Here’s more on the problem—and a go-to though archaic solution in a few short paragraphs…
“Sometimes the standards we use to produce those objects fade away and are replaced by other alternatives and then software that is supposed to render images can't render older formats, so the images are no longer visible.
“This is starting to happen to people who are saving a lot of their digital photographs because they are just files of bits. The file system doesn't know how to interpret them, you need software to do that. Now you've lost the photograph in effect.
“If there are pictures that you really really care about then creating a physical instance is probably a good idea. Print them out, literally.’
What’s Ancient Aliens going to talk about in a thousand years? Pyramids, temples, stunning wisdom, monoliths, Neolithic skeletons embracing? Already been done. What do we have, at least on the already pockmarked surface of the 21st century?
Even if our digital lives can be recreated, I’m not sure that selfies, social media, five-dollar foot-longs, Madonna, J-Lo, rappers at awards ceremonies whining like schoolgirls, Kim K’s butt, or even the jaw-dropping levels of technology that we nonchalantly carry around (and squander) every day will adequately portray human achievements of the 21st century. Or, will they?

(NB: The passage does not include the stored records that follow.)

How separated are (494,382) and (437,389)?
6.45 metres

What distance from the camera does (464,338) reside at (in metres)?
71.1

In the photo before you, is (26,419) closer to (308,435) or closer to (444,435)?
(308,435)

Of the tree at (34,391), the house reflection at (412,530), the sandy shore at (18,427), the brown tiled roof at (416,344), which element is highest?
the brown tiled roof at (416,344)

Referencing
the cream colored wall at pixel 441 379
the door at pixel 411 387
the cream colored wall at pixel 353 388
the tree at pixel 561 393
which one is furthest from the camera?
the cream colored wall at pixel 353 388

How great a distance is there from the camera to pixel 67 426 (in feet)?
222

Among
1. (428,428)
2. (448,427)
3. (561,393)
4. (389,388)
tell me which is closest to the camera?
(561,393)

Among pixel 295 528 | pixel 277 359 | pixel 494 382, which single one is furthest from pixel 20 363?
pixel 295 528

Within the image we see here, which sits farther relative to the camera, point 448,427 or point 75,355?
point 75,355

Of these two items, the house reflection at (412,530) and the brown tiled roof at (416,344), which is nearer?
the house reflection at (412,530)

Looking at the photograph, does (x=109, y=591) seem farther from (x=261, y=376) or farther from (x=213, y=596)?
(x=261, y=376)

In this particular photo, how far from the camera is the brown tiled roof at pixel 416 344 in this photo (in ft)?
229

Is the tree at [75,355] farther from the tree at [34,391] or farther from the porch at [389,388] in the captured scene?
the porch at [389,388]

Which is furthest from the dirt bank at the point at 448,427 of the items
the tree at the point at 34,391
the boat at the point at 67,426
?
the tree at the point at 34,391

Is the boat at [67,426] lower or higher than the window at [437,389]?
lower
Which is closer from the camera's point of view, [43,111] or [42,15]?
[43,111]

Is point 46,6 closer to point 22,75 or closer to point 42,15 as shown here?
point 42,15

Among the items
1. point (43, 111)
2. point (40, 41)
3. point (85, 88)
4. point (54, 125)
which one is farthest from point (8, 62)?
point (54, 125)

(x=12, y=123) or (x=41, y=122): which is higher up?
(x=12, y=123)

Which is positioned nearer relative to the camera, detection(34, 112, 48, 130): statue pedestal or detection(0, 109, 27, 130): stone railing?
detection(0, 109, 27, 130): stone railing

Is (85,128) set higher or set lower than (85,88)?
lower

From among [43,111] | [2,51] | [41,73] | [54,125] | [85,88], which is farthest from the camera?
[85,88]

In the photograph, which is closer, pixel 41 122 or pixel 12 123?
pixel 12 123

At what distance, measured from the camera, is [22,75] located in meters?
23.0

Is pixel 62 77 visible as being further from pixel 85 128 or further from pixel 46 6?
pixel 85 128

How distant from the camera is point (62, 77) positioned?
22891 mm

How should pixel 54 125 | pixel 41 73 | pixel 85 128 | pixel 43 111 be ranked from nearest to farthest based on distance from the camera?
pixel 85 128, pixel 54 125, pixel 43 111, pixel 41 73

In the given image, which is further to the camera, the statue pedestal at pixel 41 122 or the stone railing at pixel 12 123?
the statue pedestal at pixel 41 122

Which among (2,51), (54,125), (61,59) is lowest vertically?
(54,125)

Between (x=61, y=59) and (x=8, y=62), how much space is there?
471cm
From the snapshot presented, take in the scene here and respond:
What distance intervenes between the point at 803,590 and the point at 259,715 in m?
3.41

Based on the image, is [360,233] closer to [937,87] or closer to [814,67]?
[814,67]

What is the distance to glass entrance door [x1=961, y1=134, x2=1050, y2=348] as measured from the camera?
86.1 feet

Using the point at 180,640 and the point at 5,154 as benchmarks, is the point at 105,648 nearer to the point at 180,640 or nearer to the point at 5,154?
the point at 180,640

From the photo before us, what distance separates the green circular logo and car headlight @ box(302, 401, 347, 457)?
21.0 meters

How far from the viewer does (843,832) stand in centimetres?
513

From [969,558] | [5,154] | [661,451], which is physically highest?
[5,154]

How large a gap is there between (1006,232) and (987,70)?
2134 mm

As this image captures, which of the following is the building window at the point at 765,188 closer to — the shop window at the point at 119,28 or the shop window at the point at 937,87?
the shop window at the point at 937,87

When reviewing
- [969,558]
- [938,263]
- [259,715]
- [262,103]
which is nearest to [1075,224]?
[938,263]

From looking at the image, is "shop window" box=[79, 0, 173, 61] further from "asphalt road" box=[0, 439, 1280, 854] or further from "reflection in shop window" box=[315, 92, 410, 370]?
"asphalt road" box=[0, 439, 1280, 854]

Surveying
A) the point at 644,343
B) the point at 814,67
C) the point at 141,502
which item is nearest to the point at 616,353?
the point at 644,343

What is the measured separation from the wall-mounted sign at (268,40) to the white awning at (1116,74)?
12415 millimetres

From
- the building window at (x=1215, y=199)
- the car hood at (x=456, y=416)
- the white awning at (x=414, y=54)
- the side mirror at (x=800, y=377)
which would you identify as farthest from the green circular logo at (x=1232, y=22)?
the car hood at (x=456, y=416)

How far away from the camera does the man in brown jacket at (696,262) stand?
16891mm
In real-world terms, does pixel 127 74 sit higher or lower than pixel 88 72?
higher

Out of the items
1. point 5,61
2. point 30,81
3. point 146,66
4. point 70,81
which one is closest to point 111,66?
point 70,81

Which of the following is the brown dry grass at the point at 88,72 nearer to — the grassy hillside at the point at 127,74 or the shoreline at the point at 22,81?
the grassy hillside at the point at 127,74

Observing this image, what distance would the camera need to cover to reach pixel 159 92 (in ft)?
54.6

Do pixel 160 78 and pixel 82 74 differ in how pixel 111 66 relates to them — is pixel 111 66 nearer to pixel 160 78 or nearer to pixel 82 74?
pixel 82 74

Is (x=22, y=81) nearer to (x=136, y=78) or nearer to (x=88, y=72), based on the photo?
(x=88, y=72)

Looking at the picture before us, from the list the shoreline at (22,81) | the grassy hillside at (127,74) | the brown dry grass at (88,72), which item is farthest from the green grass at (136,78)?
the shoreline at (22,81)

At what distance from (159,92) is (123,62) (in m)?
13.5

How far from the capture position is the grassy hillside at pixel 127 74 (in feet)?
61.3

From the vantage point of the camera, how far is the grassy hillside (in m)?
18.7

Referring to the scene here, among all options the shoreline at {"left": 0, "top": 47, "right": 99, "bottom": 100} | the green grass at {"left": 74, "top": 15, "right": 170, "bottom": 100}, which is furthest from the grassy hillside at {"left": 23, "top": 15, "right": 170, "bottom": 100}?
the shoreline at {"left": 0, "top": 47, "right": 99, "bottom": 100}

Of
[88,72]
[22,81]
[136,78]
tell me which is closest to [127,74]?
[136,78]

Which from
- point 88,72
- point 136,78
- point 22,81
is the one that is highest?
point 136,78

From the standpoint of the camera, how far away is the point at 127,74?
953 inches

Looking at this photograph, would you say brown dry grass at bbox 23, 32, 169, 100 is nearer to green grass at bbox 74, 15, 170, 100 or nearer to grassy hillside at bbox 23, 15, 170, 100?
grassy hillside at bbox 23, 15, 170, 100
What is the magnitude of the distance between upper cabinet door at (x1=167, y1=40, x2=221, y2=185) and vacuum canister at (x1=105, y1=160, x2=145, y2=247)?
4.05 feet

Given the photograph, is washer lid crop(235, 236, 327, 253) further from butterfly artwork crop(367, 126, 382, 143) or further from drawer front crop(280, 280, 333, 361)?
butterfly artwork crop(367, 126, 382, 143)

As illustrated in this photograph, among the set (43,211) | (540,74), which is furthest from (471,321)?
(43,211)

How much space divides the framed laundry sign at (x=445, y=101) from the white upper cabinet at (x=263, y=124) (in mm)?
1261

Mr. Cerf is likely onto something. Before that happens, though, perhaps we need someone—a global group of wise, completely unbiased elders, for instance—to first determine and log stuff from the 21st century that will be truly, accurately, and undeniably important for future generations to realize and understand. I mean, well, going way beyond the premise that the bright, glorious, inspiring promise of a new day is held not within a crystal skull but a mass-produced box of genetically modified, barely nutritious cereal in the cupboard.